NAME

Crypt::CVS - Substitution cipher for CVS passwords

SYNOPSIS

use Crypt::CVS qw(:all);

# AE00uy
my $scrambled = scramble "foobar";
# foobar
my $descrambled = descramble $scrambled;

DESCRIPTION

The CVS protocol uses a substitution cipher for passwords going over the wire. From src/scramble.c in GNU CVS's source distribution:

Trivially encode strings to protect them from innocent eyes (i.e.,
inadvertent password compromises, like a network administrator
who's watching packets for legitimate reasons and accidentally sees
the password protocol go by.

About the encoding:

Map characters to each other randomly and symmetrically, A <--> B.
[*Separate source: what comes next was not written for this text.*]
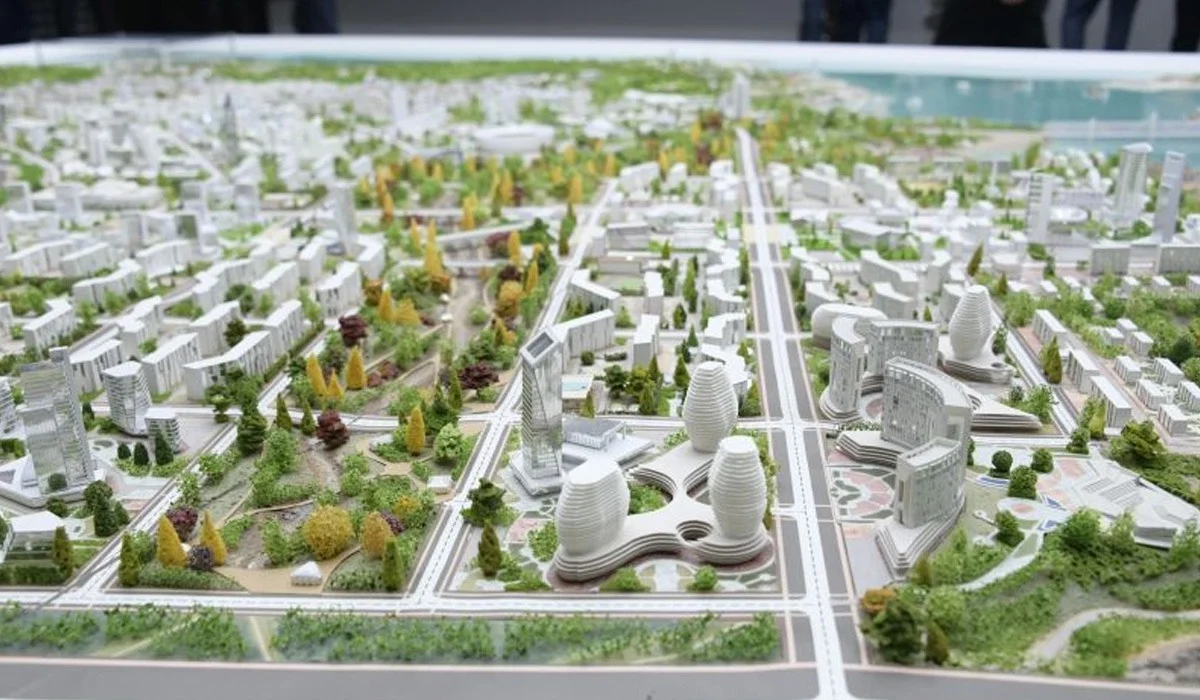 Парламент Алатау қаласының мәртебесіне қатысты заңды наурыздың соңына дейін президентке ұсынады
We divide the ASCII character set into 3 domains: control chars (0
thru 31), printing chars (32 through 126), and "meta"-chars (127
through 255).  The control chars map _to_ themselves, the printing
chars map _among_ themselves, and the meta chars map _among_
themselves.  Why is this thus?

No character in any of these domains maps to a character in another
domain, because I'm not sure what characters are valid in
passwords, or what tools people are likely to use to cut and paste
them.  It seems prudent not to introduce control or meta chars,
unless the user introduced them first.  And having the control
chars all map to themselves insures that newline and
carriage-return are safely handled.

FUNCTIONS

scramble($plaintext)

Takes plaintext and returns a scrambled version of it. The first byte of the scrambled string is a single letter indicating the scrambling method. This has always been "A", it's very unlikely that there'll ever be another scrambling method.

unscramble($scrambled)

Takes a scrambled string and returns an unscrambled version. Dies if the first letter isn't "A".

EXPORTS

The functions "scramble" and "descramble" can be optionally exported. use Crypt::CVS ':all' exports both of them.

AUTHOR

Ævar Arnfjörð Bjarmason <avar@cpan.org>

LICENSE

Copyright 2007-2010 Ævar Arnfjörð Bjarmason.

This program is free software; you can redistribute it and/or modify it under the same terms as Perl itself.